GIVEN RECORDS -
•••
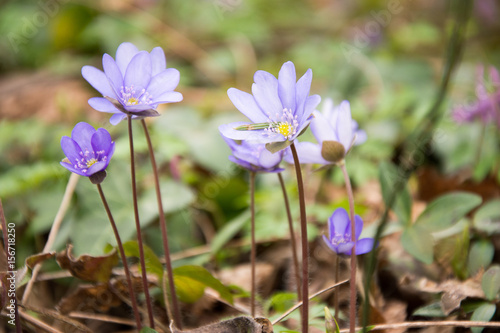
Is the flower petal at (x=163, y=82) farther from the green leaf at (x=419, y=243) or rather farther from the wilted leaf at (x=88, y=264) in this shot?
the green leaf at (x=419, y=243)

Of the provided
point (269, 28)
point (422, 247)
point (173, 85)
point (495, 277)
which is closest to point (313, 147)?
point (173, 85)

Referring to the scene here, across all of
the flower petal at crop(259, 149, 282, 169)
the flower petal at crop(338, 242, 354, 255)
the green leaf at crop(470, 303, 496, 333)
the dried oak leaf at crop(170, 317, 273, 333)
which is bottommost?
the dried oak leaf at crop(170, 317, 273, 333)

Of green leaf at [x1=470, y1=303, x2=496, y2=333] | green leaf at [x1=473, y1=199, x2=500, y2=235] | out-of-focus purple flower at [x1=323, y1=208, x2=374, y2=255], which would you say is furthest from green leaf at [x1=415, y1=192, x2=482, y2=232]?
out-of-focus purple flower at [x1=323, y1=208, x2=374, y2=255]

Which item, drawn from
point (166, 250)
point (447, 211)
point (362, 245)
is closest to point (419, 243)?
point (447, 211)

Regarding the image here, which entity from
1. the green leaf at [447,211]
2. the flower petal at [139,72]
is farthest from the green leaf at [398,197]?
the flower petal at [139,72]

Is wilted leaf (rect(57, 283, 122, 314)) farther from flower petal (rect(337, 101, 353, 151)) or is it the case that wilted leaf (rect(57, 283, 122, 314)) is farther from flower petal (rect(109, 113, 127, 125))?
flower petal (rect(337, 101, 353, 151))

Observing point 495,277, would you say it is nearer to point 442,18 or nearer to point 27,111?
point 27,111
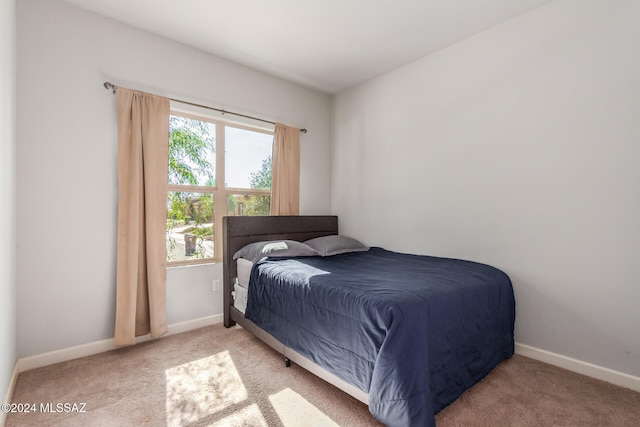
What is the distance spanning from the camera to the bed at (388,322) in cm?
148

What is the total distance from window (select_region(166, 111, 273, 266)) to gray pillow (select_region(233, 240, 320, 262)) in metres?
0.47

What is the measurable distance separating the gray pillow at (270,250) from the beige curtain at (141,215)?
73 centimetres

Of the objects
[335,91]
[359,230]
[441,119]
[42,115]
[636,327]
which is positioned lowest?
[636,327]

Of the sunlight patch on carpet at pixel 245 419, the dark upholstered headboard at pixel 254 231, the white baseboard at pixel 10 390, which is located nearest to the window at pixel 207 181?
the dark upholstered headboard at pixel 254 231

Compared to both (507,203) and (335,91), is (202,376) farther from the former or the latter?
(335,91)

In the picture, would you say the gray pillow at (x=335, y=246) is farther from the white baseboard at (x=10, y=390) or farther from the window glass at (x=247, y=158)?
the white baseboard at (x=10, y=390)

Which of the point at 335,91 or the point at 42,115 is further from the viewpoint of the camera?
the point at 335,91

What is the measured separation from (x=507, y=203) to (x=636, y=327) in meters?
1.14

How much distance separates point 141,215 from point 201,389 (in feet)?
5.00

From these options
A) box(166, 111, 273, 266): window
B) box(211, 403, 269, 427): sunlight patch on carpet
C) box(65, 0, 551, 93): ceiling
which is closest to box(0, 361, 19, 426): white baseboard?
box(211, 403, 269, 427): sunlight patch on carpet

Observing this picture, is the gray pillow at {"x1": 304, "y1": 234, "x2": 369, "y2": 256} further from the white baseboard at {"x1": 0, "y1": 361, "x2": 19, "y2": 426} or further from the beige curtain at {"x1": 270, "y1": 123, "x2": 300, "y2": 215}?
the white baseboard at {"x1": 0, "y1": 361, "x2": 19, "y2": 426}

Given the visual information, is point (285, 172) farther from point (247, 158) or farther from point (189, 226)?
point (189, 226)

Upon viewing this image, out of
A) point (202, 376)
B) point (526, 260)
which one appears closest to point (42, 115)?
point (202, 376)

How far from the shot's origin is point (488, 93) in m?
2.71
•••
Please swap "gray pillow" for "blue cushion" throughout the listing above and give all of its lines again with nothing else changed. Leave the pictures out of your answer.

Is the flower petal at (x=163, y=82) farther from the green leaf at (x=419, y=243) or rather farther from the wilted leaf at (x=88, y=264) in this shot?
the green leaf at (x=419, y=243)

Of the provided
point (269, 28)
point (422, 247)
point (173, 85)
point (495, 277)
which is closest to point (313, 147)?
point (173, 85)

Referring to the scene here, across all of
the flower petal at crop(259, 149, 282, 169)
the flower petal at crop(338, 242, 354, 255)
the green leaf at crop(470, 303, 496, 333)
the dried oak leaf at crop(170, 317, 273, 333)
which is bottommost?
the dried oak leaf at crop(170, 317, 273, 333)

Of green leaf at [x1=470, y1=303, x2=496, y2=333] | green leaf at [x1=473, y1=199, x2=500, y2=235] | out-of-focus purple flower at [x1=323, y1=208, x2=374, y2=255], which would you say is furthest from green leaf at [x1=415, y1=192, x2=482, y2=232]?
out-of-focus purple flower at [x1=323, y1=208, x2=374, y2=255]

Which item, drawn from
point (166, 250)
point (447, 211)
point (362, 245)
is closest to point (419, 243)?
point (447, 211)

Regarding the image here, which entity from
1. the green leaf at [447,211]
2. the flower petal at [139,72]
is farthest from the green leaf at [398,197]?
the flower petal at [139,72]

Is wilted leaf (rect(57, 283, 122, 314)) farther from flower petal (rect(337, 101, 353, 151)) or is it the case that wilted leaf (rect(57, 283, 122, 314)) is farther from flower petal (rect(109, 113, 127, 125))?
flower petal (rect(337, 101, 353, 151))

Observing point 495,277, would you say it is nearer to point 442,18 or nearer to point 27,111?
point 27,111
What is the distance spanning from the camera to the bed at (388,322) in cm?
148

What is the total distance from window (select_region(166, 111, 273, 266)) to blue cushion (select_region(233, 240, 320, 262)) in metres?
0.47

What is the measurable distance separating the blue cushion at (270,250) from the beige curtain at (141,215)?
73 centimetres

Of the objects
[335,91]
[359,230]
[441,119]
[42,115]
[636,327]
which is positioned lowest?
[636,327]

Of the sunlight patch on carpet at pixel 245 419, the dark upholstered headboard at pixel 254 231, the white baseboard at pixel 10 390, which is located nearest to the window at pixel 207 181?
the dark upholstered headboard at pixel 254 231

Compared to both (507,203) and (335,91), is (202,376) farther from the former or the latter?
(335,91)

In the picture, would you say the blue cushion at (x=335, y=246) is farther from the white baseboard at (x=10, y=390) or farther from the window glass at (x=247, y=158)?
the white baseboard at (x=10, y=390)

Which of the point at 335,91 or the point at 42,115 is further from the viewpoint of the camera?
the point at 335,91

What is the measured separation from (x=507, y=203) to (x=636, y=327) in meters?
1.14

How much distance separates point 141,215 from point 201,389 (in feet)?
5.00

From these options
A) box(166, 111, 273, 266): window
B) box(211, 403, 269, 427): sunlight patch on carpet
C) box(65, 0, 551, 93): ceiling
which is closest to box(0, 361, 19, 426): white baseboard?
box(211, 403, 269, 427): sunlight patch on carpet

Observing this picture, is the blue cushion at {"x1": 304, "y1": 234, "x2": 369, "y2": 256} further from the white baseboard at {"x1": 0, "y1": 361, "x2": 19, "y2": 426} or further from the beige curtain at {"x1": 270, "y1": 123, "x2": 300, "y2": 215}?
the white baseboard at {"x1": 0, "y1": 361, "x2": 19, "y2": 426}

Given the visual information, is point (285, 172) farther from point (247, 158) or farther from point (189, 226)?
point (189, 226)

Upon viewing this image, out of
A) point (202, 376)
B) point (526, 260)
which one appears closest to point (42, 115)?
point (202, 376)

How far from the shot's origin is point (488, 93) in m?
2.71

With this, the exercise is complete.